Morales ha detto «possibile», ma anche «necessaria», avendo in mente la situazione della sua Bolivia, dove la chiesa ufficiale non lo ha mai appoggiato molto…
«La chiesa dovrebbe essere più vicina alla gente. Le nostre strutture di governo, oggi, non si avvicinano o non vogliono avvicinarsi ai problemi reali delle persone. Abbiamo delle belle teorie, ma nella pratica forse non ci crediamo o non abbiamo le possibilità, anche perché la struttura della chiesa è molto chiusa. Ad esempio, dovrebbero avere il loro spazio le donne, le donne indigene, il popolo della città, come quello della campagna. Questo vale non soltanto per i vertici, ma anche per la base della chiesa: non siamo abbastanza attenti alla realtà, alle sofferenze per andare in Vaticano a reclamare più attenzione per le diversità».

Guardare di più alle diversità quindi…
«Sì, quanto più la chiesa è diversa tanto più si avvicina alle persone».

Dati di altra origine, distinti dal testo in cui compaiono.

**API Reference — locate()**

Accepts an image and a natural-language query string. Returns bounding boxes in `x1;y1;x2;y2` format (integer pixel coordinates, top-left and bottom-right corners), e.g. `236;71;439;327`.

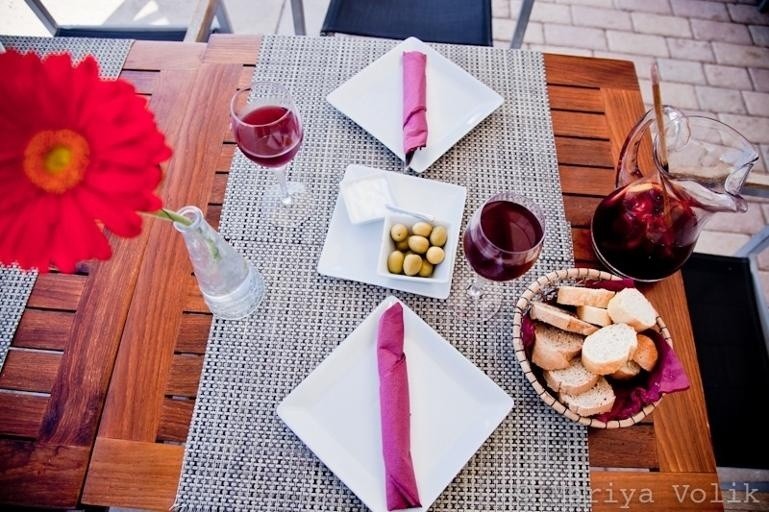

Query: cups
589;105;758;283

In base a questa sua ultima risposta, un commento sul Forum teologico e della liberazione, che si è svolto prima del Forum sociale.
«Il Forum teologico e della liberazione è sempre uno spazio importante, perché ci apre al confronto. Però, manca sempre la teologia fatta dalle basi. Mancano le persone che fanno teologia. Manca il coinvolgimento di tutta la gente, della città e della campagna. Credo che dare spazio a queste realtà sia fondamentale. In un forum teologico c’è bisogno di ampliare gli spazi di rappresentanza».

Quindi, per riassumere: meno Boff e meno professori universitari e più gente comune?
«Boff certamente, ma anche teologie che si applicano quotidianamente tra la gente semplice, che è necessario ascoltare».